Text shown -

There are certainly various nuances to each answer, but there was an undeniable pattern. While the against-the-movement side based their arguments on morality and portrayed extremism as a harmful product, the for-the-movement arguments were mostly based on stereotypes, fueled by negative personal experiences. As mentioned above, it is important to understand both sides and the reasoning behind each one. Unfortunately, due to the low number of interviewees and their insufficient diversity, it is difficult to tell whether there is any correlation between age, sex, social class and ethnicity and type of response, however there is definitely a correlation between ethnicity, political orientation and approach to answer, which will be detailedly discussed in the next section.
7. Approach
As there have been significant differences between the points of view of the respondents, highlighted in the previous section, it is also imperative to note the disparities in the approach to answer.
To begin with, the term ‘approach’ must be defined in this specific context. Approach here is similar to rhetoric as in the manner in which a respondent answered the questions and supported their arguments. The rhetoric refers to the phrases used (whether they used slurs, for example), their tone and their body language. It is not only important the content of each answer (which was thoroughly explained previously), but also the manner in which it is given. Therefore, the approaches should be divided into three categories: Romanians against the movement, Romanians for the movement and Jews. I believe Jews should be treated separately as the Iron Guard has directly affected their community in the interwar period, therefore they may be expected to have stronger views on this topic, represented through a rougher rhetoric.

Study questions -
**1)** From the study excerpt on interview responses about the Iron Guard, list the categories into which the approaches of respondents are to be divided.
**2)** Pick up the study excerpt on interview responses about the Iron Guard from the point where it stops, and keep writing in the same style.
The records play no part in this exercise.

Data -
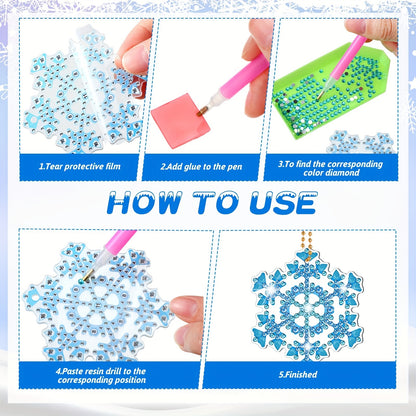 1.Tear protective film

2.Add glue to the pen

3.To find the corresponding color diamond

HOW TO USE

4.Paste resin drill to the corresponding position

5.Finished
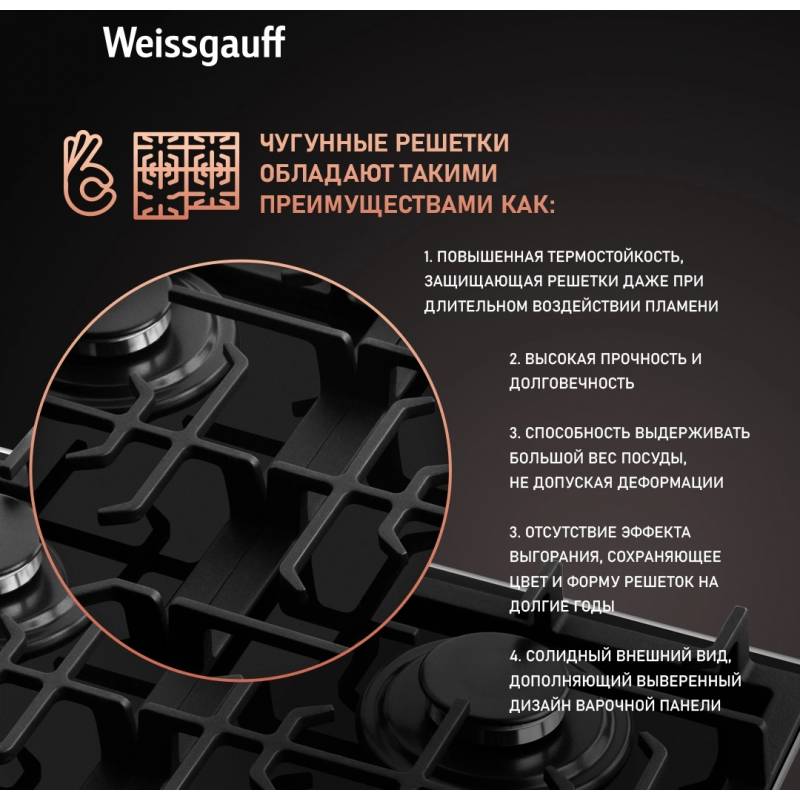 Weissgauff

ЧУГУННЫЕ РЕШЕТКИ ОБЛАДАЮТ ТАКИМИ ПРЕИМУЩЕСТВАМИ КАК:

1. ПОВЫШЕННАЯ ТЕРМОСТОЙКОСТЬ, ЗАЩИЩАЮЩАЯ РЕШЕТКИ ДАЖЕ ПРИ ДЛИТЕЛЬНОМ ВОЗДЕЙСТВИИ ПЛАМЕНИ

2. ВЫСОКАЯ ПРОЧНОСТЬ И ДОЛГОВЕЧНОСТЬ

3. СПОСОБНОСТЬ ВЫДЕРЖИВАТЬ БОЛЬШОЙ ВЕС ПОСУДЫ, НЕ ДОПУСКАЯ ДЕФОРМАЦИИ

3. ОТСУТСТВИЕ ЭФФЕКТА ВЫГОРАНИЯ, СОХРАНЯЮЩЕЕ ЦВЕТ И ФОРМУ РЕШЕТОК НА ДОЛГИЕ ГОДЫ

4. СОЛИДНЫЙ ВНЕШНИЙ ВИД, ДОПОЛНЯЮЩИЙ ВЫВЕРЕННЫЙ ДИЗАЙН ВАРОЧНОЙ ПАНЕЛИ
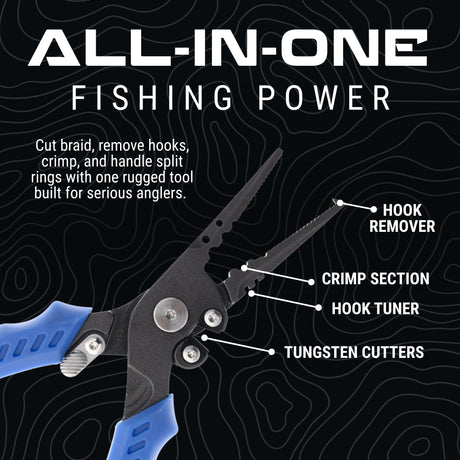 ALL-IN-ONE
FISHING POWER

Cut braid, remove hooks, crimp, and handle split rings with one rugged tool built for serious anglers.

HOOK REMOVER

CRIMP SECTION

HOOK TUNER

TUNGSTEN CUTTERS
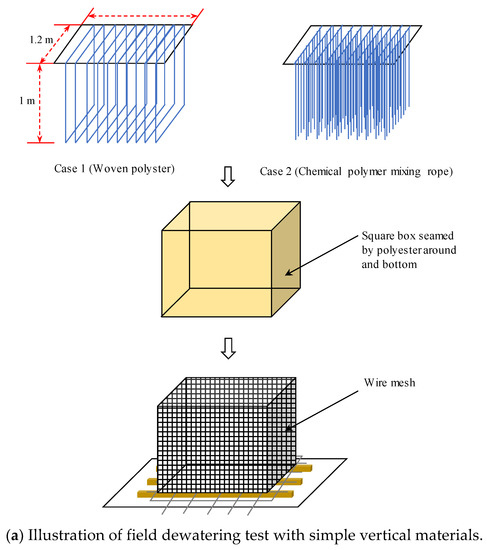 1.2 m

1 m

Case 1 (Woven polyster)

Case 2 (Chemical polymer mixing rope)

Square box seamed by polyester around and bottom

Wire mesh

(a) Illustration of field dewatering test with simple vertical materials.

Response list -
**1)**
- Romanians against the movement
- Romanians for the movement
- Jews

**2)**
Romanians against the movement have both had a neutral and a slightly aggressive rhetoric. The majority supported their arguments in a neutral manner, more specifically with no changes in terms of tone and non-aggressive body language (no hand gestures). Moreover, some were pretty hesitant in giving their answers, trying to remember specific dates related to the Iron Guard and explaining their point of view. The minority (less than 5 respondents) was arguably aggressive while responding, condemning the Iron Guard for their antisemitic actions and calling others out for supporting them. They usually frowned when asked about their side on the topic (whether they agreed with the movement or not) and used various hand gestures while sustaining their arguments. Moreover, they also had a tendency to slightly raise their voice when asked to tell me what they knew about the movement, so as if the Legion’s actions enraged them. A correlation that I noticed was with their level of education on the topic. The more they knew about the movement, the more likely they were to talk about it wholeheartedly. Regarding the Romanians that had a neutral stance on the topic, they mostly presented arguments for both sides calmly and without much body language, as expected.
The Romanians for the movement had the most aggressive rhetoric out of all respondents, particularly the one that explicitly highlighted the negative side of Jews and who had been exposed to diverse conspiracy theories. He mostly frowned while giving his answers, gesticulating with his hand up and down, while moving slightly in his chair. He seemed annoyed to remember the times when he felt fooled by some Jews and his tone changed when he wanted to articulate certain things or phrases, for example the dishonest nature of the Jews. He was not necessarily aggressive by what he said, as no targeted slurs were used in any of the interviewees that I took, but rather by how he answered my questions. He emphasised the negative feelings he had for the Jewish community by facial expressions such as intense frowning and turning his head to the side, suggesting a profound disgust. However, as mentioned before, he also gave counterexamples of Jews that left him with a good impression, such as the Jews that value education, something that he subscribed to as well. Whenever he found common things with the Jews and managed to empathise with them, his face slightly lit up and came forward with his body, suggesting openness. A lot could be speculated judging from his rhetoric and body language, but generally he was sceptical and slightly aggressive when answering my questions.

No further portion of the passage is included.